There is really no doubt, then, that it has been the rapidly accumulating products of cultural evolution—technology and intelligence, as MacCready says that account for these unprecedented transformations of the biosphere. So Maynard Smith and Szathmary (1995) are right to put language and culture as the most recent of the “major transitions of evolution.”
This is a most astounding revelation that likely accounts for much of that which we now call “climate change” or “global warming”. We strongly suspect these changes are related to human activity, yet we don’t know to what extent we can mitigate the outcomes. To this point, we seem focussed on fossil fuels as a major culprit, yet I don’t know how much we have considered other sources.
That being stated, if climate change is largely caused by human activity, and I’m certain it is, I choose to believe we can at least try to do something to change the outcome. To not even try seems crazy.
I think we can and it comes in the form of another paper, one by Nathan Daly, a software engineer, titled “Digging into the disappearance of nature’s land-living vertebrates.” It’s not a long read and you can skip the data contained with each of the several charts. You will see that simply reducing the number of livestock, and therefore our consumption of meat is likely to produce significant results.
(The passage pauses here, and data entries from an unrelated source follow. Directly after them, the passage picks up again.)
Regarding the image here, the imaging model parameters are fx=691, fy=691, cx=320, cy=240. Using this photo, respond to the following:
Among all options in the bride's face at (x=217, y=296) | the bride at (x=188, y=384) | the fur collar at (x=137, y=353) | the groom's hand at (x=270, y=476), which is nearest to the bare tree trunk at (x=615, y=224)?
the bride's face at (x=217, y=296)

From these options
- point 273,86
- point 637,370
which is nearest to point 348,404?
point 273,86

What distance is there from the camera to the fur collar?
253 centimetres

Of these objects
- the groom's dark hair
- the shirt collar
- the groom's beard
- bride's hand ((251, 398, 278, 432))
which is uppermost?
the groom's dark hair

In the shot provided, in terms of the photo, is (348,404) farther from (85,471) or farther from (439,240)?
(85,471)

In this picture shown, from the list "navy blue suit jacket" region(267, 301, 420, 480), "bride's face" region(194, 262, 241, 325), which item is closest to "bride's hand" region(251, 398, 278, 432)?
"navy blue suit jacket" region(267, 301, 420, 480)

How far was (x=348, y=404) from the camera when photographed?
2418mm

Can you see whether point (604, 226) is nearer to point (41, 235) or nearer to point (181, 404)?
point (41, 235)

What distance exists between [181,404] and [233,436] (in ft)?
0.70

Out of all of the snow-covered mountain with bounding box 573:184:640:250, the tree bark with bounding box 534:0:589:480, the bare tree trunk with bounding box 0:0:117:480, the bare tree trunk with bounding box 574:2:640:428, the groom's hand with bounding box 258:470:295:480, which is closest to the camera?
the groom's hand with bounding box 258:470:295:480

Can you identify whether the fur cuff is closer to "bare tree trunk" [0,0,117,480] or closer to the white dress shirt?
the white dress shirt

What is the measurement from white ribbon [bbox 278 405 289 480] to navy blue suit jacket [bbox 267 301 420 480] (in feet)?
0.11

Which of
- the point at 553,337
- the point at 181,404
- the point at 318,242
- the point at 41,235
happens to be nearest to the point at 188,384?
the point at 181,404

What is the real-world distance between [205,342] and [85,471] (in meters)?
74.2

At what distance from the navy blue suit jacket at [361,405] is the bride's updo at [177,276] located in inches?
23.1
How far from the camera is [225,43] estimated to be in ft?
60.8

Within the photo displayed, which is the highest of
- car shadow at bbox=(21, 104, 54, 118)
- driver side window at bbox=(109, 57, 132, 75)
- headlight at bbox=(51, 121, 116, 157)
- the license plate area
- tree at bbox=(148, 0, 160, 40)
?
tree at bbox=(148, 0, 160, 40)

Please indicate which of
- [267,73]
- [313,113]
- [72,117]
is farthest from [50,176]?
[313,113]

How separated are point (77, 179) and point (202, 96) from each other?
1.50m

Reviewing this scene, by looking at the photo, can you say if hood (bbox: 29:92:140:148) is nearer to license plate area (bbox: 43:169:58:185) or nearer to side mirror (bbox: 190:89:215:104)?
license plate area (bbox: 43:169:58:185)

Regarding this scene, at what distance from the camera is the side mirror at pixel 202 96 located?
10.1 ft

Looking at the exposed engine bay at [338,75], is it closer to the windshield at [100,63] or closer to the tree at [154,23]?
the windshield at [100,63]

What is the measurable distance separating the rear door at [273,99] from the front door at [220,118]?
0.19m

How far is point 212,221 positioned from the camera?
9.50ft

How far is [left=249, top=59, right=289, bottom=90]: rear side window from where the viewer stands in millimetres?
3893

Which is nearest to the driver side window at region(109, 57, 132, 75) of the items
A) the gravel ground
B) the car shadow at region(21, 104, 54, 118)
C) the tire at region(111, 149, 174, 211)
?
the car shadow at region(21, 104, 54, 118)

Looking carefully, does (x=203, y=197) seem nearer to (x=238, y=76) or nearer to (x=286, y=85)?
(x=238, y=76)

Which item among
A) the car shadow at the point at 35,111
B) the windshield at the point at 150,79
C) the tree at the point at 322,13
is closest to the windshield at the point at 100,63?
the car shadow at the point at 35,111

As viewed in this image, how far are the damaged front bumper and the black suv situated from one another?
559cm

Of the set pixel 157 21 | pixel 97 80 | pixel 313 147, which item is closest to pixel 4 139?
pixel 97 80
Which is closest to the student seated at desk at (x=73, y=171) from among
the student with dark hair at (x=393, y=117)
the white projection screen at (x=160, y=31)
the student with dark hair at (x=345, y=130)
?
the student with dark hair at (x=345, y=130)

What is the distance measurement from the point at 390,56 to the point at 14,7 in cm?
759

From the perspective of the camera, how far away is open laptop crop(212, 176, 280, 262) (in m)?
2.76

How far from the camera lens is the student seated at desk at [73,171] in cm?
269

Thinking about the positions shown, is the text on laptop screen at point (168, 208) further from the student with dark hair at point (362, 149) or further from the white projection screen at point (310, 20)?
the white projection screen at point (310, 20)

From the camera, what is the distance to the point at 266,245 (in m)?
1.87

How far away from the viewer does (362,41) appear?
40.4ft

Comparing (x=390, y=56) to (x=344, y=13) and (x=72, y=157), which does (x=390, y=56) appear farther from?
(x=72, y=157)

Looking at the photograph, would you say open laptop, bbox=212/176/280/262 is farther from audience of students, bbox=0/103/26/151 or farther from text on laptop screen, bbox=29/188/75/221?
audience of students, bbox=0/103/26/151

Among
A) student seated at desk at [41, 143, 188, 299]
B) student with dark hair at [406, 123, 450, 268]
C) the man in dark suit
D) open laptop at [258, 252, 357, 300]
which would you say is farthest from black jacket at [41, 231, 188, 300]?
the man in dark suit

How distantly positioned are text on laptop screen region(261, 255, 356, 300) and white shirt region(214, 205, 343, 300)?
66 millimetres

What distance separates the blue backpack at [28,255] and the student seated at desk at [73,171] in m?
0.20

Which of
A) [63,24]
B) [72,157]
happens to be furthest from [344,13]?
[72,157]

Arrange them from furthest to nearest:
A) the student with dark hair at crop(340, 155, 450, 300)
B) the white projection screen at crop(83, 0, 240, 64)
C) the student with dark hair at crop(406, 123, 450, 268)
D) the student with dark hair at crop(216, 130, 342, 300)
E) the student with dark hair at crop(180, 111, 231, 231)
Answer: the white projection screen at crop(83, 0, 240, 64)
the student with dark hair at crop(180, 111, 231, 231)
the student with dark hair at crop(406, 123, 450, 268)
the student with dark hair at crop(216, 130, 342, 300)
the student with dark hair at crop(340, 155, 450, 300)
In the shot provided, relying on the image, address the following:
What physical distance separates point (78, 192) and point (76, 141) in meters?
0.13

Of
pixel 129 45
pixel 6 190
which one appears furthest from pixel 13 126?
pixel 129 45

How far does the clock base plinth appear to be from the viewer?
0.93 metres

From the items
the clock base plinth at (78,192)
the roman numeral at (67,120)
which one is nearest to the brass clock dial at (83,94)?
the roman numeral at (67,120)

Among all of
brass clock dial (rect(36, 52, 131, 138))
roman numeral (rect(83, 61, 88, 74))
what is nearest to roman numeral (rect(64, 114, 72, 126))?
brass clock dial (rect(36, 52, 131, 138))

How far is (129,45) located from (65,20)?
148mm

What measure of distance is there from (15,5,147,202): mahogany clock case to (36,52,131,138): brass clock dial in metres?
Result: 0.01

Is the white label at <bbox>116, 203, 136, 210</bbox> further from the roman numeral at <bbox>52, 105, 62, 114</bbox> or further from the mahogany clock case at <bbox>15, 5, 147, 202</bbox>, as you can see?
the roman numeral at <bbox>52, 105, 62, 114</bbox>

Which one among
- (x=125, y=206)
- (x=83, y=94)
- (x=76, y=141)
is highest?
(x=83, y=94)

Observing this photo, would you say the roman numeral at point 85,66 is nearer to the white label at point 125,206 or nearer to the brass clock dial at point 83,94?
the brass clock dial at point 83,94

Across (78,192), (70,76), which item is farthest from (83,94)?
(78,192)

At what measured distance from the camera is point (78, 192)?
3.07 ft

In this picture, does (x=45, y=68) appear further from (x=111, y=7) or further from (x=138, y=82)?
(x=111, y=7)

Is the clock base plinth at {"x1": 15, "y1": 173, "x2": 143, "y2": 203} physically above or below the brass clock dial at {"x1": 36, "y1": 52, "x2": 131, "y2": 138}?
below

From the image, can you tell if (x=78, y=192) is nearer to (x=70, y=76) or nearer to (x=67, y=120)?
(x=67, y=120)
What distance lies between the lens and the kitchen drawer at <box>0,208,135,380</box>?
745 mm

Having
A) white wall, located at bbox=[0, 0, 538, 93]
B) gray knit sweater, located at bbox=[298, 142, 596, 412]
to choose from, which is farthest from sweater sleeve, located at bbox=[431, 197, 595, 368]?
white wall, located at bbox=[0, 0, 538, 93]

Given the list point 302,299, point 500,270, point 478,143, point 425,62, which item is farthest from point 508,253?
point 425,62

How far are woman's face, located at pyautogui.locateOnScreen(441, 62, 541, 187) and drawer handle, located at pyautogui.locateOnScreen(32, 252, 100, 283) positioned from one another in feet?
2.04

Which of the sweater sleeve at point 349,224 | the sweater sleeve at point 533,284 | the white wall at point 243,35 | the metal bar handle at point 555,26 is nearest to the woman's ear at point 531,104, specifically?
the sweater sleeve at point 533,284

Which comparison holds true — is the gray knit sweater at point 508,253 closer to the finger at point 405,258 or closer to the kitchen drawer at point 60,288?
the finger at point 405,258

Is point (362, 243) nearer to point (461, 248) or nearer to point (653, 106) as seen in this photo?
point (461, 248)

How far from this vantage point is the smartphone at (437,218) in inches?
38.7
Given that livestock is a major contributor to greenhouse gas, that step provides a double win.
Comparing the introductory chart for his post with the one above, reveals the biggest single reduction can be made in the area of livestock. It’s somewhat harder to get rid of humans although we are well along the path of reducing our rate of growth.
Presented as ‘food’ for thought.
Cheers,
Harold
Note: I have not found any information that outlines how the author developed the data that support his conclusions so, at present, it is just another theory that seems worthwhile pursuing.